I'm using a Wilcoxon signed-rank test to compare two related samples of non-normally-distributed data. The data contains some ties, so when I run the test in R, I get this warning:
wilcox.test(data$valueA, data$valueB, paired=T)
Wilcoxon signed rank test with continuity correction
data: isnapRequests$fullMean and isnapRequests$template
V = 181, p-value = 0.07691
alternative hypothesis: true location shift is not equal to 0
Warning message:
In wilcox.test.default(wilcox.test(data$valueA, data$valueB, paired=T, :
cannot compute exact p-value with zeroes
I understand why the warning is given, since the test assumes a continuous distribution and my data is discrete (analogous to survey data). I also assume that the p-value reported by R is conservative, in the sense that the ties make it more difficult to reject the null hypothesis.

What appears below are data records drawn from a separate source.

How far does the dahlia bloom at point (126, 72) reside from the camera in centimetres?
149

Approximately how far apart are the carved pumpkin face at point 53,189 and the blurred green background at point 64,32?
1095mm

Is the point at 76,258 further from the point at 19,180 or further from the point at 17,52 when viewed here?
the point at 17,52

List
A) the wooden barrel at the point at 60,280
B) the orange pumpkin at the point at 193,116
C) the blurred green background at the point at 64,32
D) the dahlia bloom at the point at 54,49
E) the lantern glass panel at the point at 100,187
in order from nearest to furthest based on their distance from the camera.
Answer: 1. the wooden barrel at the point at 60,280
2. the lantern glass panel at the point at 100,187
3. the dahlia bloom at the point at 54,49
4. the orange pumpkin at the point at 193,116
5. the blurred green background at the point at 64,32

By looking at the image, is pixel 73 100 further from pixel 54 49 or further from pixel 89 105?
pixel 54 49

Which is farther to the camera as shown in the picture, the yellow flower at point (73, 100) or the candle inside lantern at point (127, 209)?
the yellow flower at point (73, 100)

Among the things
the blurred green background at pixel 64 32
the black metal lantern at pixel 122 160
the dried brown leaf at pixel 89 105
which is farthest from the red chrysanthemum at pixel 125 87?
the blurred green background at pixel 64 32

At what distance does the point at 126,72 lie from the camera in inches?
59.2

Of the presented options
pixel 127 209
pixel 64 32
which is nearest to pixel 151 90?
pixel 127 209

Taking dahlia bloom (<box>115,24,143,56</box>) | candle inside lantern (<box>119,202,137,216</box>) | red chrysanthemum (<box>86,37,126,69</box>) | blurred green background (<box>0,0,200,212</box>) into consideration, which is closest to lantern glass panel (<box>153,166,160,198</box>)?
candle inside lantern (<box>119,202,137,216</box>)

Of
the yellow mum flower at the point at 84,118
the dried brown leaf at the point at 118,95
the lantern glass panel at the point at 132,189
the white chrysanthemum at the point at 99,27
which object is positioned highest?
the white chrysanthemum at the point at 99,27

I read on this forum that one way around this problem is to jitter
the data and run multiple trials to estimate what the p-value would be without these ties:
ps <- sapply(1:1000, function(i) {
wilcox.test($valueA, jitter(data$valueB, amount=0.001), paired=T)$p.value
})
mean(ps < 0.05)
# 0.877, so 88% of trials were significant at 0.05
mean(ps)
# 0.03291361 is the average p-value over 1000 trials
This seems to be sufficient evidence that the null hypothesis should be rejected, but I'm not very familiar with this process, so I have three questions:
- Is this procedure acceptable and is my interpretation reasonable? I'm not trying to "p-hack", but I also want to report the difference if it's real.
- This process seems difficult to report in a scientific paper. Is there a commonly accepted way of describing this procedure that won't raise eyebrows?
- How would you report the test? As an averaged p-value? Would you also average test statistics? And then you have the SD of the p-value as well... This seems messy.
If there's a better way to approach this, I'm open to suggestions as well. Thanks!